Besluit proceskosten bestuursrecht
Artikel 2 [Bedrag kosten]
Geldend
Geldend vanaf 01-01-2024
- Bronpublicatie:
22-12-2023, Stcrt. 2023, 35874 (uitgifte: 29-12-2023, regelingnummer: 5110503)
- Inwerkingtreding
01-01-2024
- Bronpublicatie inwerkingtreding:
22-12-2023, Stcrt. 2023, 35874 (uitgifte: 29-12-2023, regelingnummer: 5110503)

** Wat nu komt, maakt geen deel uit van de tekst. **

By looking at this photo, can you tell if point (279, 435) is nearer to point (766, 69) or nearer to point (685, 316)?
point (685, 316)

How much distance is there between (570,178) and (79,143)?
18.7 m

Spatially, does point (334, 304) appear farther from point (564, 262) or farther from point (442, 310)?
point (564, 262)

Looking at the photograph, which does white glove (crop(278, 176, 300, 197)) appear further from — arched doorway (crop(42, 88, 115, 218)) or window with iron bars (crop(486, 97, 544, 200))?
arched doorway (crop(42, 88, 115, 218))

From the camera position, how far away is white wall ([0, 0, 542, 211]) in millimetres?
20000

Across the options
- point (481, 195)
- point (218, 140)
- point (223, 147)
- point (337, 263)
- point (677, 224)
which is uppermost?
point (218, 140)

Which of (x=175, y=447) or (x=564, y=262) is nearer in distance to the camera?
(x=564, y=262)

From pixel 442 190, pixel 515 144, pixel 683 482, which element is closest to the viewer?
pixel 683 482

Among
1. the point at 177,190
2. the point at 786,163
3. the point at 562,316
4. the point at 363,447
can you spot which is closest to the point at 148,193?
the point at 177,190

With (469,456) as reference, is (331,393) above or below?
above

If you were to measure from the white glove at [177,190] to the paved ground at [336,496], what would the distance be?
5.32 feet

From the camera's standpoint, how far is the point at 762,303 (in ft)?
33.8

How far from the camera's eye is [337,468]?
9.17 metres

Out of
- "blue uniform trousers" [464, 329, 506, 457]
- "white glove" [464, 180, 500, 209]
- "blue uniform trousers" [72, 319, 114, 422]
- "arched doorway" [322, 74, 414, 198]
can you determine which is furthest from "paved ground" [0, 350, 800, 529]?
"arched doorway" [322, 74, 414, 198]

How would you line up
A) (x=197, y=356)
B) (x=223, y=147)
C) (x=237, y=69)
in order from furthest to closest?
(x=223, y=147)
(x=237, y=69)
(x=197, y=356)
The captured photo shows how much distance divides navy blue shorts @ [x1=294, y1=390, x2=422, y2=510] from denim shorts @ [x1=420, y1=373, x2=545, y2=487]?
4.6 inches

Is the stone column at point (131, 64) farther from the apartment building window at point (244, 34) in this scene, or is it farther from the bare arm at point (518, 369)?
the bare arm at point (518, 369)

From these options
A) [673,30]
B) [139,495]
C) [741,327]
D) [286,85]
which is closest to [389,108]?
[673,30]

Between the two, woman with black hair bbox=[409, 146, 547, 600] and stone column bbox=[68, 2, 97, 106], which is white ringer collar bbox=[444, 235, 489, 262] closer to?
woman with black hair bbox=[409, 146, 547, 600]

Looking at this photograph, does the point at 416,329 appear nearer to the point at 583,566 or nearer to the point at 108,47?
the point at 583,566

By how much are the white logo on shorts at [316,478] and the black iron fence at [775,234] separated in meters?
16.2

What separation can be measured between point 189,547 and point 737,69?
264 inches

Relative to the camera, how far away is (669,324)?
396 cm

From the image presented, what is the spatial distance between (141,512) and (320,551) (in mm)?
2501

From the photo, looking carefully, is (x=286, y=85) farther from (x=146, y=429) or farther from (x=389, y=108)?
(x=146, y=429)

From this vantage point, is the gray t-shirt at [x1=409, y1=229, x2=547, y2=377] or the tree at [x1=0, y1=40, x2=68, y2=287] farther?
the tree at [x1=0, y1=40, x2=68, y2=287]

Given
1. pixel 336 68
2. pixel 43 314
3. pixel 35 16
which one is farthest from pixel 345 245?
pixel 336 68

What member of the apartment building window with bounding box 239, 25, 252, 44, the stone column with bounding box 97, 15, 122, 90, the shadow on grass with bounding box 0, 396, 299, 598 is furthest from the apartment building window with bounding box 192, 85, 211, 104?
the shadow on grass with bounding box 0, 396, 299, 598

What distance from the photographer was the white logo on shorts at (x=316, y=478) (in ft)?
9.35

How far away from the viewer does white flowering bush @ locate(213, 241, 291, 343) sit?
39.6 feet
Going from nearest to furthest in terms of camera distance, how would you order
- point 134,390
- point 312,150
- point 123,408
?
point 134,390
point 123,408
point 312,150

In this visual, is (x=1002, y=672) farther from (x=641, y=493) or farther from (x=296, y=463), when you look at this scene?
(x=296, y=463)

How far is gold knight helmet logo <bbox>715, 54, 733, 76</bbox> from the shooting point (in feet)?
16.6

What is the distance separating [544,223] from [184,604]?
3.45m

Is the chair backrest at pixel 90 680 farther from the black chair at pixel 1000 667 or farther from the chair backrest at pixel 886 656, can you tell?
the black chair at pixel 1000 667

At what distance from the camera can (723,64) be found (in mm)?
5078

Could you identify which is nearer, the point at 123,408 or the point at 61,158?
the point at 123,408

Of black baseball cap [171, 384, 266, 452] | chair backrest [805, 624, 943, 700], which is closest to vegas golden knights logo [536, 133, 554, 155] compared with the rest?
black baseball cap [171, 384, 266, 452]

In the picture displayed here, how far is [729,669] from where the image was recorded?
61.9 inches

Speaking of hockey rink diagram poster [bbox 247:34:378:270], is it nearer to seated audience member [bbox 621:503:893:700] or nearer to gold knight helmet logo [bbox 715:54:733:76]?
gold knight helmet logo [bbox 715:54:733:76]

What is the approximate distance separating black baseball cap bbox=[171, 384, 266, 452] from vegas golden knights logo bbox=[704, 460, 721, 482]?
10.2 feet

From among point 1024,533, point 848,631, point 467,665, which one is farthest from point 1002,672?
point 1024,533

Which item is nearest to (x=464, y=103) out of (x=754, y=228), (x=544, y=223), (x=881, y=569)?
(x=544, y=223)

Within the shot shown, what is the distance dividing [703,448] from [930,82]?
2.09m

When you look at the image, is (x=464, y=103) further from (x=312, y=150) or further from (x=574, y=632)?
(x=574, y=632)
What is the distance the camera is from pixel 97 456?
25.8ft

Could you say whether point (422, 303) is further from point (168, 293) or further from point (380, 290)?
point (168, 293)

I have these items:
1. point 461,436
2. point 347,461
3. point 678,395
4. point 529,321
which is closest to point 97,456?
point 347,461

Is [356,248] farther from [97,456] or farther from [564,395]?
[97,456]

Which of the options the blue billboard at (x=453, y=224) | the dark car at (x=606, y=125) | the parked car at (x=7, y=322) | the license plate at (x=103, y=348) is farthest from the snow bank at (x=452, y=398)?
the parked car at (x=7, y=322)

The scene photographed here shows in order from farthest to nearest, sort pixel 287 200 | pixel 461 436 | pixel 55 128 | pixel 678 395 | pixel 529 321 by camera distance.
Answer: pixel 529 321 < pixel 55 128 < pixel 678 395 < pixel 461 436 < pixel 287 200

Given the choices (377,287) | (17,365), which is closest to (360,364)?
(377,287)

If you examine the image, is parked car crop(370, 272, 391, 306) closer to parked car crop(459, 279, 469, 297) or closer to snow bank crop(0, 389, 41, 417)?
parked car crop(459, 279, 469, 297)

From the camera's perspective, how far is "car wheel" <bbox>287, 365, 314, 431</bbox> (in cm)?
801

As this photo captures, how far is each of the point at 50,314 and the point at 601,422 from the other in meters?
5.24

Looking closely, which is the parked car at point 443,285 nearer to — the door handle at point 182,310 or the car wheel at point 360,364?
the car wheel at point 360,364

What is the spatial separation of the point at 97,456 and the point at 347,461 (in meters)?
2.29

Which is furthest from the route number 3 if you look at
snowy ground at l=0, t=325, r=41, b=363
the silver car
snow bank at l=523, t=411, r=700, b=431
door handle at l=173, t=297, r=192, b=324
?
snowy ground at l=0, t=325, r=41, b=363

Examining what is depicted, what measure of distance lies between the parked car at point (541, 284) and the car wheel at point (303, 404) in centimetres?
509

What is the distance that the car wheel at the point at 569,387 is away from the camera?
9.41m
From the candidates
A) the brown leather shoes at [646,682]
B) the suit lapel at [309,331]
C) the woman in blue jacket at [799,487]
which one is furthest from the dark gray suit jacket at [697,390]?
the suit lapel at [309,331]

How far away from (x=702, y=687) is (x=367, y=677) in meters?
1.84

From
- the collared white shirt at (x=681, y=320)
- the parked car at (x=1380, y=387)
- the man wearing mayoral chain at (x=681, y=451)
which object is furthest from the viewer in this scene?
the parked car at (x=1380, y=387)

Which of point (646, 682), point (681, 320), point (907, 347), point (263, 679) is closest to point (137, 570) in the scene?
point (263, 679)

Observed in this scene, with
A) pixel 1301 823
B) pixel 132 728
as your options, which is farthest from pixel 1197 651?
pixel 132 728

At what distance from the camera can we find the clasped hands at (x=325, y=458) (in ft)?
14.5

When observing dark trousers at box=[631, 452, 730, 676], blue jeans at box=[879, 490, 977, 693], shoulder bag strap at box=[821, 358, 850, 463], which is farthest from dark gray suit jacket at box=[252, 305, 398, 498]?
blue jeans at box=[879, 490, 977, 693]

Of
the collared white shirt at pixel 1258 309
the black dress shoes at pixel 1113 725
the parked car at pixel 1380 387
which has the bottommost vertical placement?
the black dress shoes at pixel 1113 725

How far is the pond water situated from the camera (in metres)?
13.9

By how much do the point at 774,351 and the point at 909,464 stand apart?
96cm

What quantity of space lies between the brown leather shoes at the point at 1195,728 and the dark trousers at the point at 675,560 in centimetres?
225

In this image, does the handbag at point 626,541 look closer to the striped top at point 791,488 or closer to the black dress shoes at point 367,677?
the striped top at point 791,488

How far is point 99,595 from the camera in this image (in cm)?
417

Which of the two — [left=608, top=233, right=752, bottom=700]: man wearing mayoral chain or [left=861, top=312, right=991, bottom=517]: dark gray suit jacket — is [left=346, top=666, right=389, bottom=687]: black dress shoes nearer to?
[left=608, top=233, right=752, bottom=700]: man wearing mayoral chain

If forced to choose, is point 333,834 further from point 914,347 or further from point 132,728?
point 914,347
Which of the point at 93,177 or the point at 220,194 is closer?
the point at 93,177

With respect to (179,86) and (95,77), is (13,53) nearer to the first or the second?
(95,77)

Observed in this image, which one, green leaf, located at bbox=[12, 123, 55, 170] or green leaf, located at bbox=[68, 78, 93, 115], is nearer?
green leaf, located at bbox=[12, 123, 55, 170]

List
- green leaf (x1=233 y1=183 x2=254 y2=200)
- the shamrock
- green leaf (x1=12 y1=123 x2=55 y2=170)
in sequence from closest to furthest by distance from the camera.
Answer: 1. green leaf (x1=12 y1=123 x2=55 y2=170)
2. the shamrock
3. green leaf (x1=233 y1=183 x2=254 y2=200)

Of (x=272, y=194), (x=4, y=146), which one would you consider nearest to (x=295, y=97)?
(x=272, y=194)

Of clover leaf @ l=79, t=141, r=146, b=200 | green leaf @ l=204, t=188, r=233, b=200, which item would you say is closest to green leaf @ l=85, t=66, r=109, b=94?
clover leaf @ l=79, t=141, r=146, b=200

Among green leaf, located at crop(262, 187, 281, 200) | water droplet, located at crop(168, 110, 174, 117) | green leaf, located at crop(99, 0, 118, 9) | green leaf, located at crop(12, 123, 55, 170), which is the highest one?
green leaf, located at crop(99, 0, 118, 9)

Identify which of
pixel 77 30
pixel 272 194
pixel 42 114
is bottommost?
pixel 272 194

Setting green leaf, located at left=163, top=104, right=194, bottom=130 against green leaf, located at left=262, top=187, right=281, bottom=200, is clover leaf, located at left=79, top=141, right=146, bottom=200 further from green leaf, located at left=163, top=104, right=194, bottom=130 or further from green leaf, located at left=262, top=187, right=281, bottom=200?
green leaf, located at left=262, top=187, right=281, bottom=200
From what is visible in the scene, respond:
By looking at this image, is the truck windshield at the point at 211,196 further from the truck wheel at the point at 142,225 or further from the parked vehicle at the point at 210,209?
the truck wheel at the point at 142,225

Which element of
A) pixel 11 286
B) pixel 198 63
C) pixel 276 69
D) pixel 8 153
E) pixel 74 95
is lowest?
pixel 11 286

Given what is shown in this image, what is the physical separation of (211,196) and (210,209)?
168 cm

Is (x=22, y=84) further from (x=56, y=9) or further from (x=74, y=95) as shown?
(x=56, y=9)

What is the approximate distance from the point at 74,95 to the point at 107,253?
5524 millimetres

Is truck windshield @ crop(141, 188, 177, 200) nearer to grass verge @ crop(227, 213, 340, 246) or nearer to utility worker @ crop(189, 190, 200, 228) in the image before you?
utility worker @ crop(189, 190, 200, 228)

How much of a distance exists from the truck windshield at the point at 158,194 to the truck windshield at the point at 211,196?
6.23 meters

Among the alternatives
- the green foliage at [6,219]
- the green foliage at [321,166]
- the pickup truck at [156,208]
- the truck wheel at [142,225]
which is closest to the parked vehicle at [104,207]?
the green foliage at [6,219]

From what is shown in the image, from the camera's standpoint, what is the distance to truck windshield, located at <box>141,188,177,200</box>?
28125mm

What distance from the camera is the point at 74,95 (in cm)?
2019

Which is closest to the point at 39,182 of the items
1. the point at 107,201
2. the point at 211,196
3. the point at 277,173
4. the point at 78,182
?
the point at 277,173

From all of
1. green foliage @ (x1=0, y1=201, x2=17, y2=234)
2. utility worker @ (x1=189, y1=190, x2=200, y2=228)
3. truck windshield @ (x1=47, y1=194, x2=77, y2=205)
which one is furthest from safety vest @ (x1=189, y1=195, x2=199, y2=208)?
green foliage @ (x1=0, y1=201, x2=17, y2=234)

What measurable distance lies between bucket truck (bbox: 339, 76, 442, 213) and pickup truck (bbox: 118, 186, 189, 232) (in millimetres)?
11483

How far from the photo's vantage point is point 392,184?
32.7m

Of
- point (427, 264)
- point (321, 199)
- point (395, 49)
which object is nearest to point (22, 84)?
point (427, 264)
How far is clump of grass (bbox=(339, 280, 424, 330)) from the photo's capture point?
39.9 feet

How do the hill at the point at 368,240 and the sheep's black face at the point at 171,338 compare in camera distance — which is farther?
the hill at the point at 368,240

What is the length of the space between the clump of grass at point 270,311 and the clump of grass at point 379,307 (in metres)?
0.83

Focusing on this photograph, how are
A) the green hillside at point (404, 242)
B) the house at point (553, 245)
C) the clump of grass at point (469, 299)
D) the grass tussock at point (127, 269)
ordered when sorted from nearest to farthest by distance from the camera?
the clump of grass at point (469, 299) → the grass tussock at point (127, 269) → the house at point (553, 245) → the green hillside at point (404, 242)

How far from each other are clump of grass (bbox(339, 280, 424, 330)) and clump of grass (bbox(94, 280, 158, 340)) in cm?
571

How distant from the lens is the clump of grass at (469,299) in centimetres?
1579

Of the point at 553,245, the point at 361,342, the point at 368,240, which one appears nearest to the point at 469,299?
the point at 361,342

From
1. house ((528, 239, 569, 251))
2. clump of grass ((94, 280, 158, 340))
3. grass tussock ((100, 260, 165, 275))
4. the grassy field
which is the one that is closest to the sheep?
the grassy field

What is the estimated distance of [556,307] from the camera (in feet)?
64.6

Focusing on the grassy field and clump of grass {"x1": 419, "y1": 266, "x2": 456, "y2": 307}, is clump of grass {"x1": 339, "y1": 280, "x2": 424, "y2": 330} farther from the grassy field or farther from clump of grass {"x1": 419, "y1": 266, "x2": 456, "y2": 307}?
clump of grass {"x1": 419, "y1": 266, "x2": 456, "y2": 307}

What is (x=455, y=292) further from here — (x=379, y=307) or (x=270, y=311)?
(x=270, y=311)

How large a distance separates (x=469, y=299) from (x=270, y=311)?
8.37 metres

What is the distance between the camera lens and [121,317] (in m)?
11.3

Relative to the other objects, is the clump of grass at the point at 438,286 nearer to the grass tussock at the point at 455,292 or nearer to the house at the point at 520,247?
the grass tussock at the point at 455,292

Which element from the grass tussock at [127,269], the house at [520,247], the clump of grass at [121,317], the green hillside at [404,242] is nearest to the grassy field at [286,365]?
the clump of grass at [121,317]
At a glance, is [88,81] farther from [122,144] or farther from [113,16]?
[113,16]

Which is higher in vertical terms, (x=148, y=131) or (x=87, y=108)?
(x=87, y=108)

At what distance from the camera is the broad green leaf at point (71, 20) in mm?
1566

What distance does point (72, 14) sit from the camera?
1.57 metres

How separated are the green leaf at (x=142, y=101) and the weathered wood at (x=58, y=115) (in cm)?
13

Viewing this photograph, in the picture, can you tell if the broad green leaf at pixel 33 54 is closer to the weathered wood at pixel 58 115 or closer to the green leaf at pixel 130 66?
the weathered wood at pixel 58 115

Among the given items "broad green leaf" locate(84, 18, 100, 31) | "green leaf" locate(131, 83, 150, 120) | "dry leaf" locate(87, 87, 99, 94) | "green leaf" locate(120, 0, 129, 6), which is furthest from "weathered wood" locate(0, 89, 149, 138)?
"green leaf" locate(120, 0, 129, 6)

- Overige regelgevende instantie(s)
Ministerie van Binnenlandse Zaken en Koninkrijksrelaties
- Vakgebied(en)
Bestuursprocesrecht / Bijzondere onderwerpen
Fiscaal procesrecht (V)
Fiscaal procesrecht / Proceskostenvergoeding
1.
Het bedrag van de kosten wordt bij de uitspraak, onderscheidenlijk de beslissing op het bezwaar of het administratief beroep als volgt vastgesteld:
- a.
ten aanzien van de kosten, bedoeld in artikel 1, onderdeel a: overeenkomstig het in de bijlage opgenomen tarief;
- b.
ten aanzien van de kosten, bedoeld in artikel 1, onderdeel b: op de vergoeding die ingevolge artikel 8:36, tweede lid, van de Algemene wet bestuursrecht is verschuldigd; indien de kosten zijn gemaakt in bezwaar of administratief beroep wordt deze vergoeding vastgesteld met overeenkomstige toepassing van het bepaalde bij en krachtens de Wet tarieven in strafzaken;
- c.
ten aanzien van de kosten, bedoeld in artikel 1, onderdeel c: overeenkomstig een tarief dat € 51 per uur en € 1 per gereisde kilometer bedraagt;
- d.
ten aanzien van de kosten, bedoeld in artikel 1, onderdeel d: overeenkomstig artikel 11, eerste lid, onderdeel d, van het Besluit tarieven in strafzaken 2003;
- e.
ten aanzien van de kosten, bedoeld in artikel 1, onderdeel e: overeenkomstig een tarief dat, afhankelijk van de omstandigheden, tussen € 8 en € 103 per uur bedraagt;
- f.
ten aanzien van de kosten, bedoeld in artikel 1, onder f: op de werkelijke kosten,
- g.
2.
Indien een partij of een belanghebbende gedeeltelijk in het gelijk is gesteld, kan het op grond van het eerste lid vastgestelde bedrag worden verminderd. Het op grond van het eerste lid vastgestelde bedrag kan eveneens worden verminderd indien het beroep bij de bestuursrechter is ingetrokken omdat gedeeltelijk aan de indiener van het beroepschrift is tegemoetgekomen.
3.
In bijzondere omstandigheden kan van het eerste lid worden afgeweken.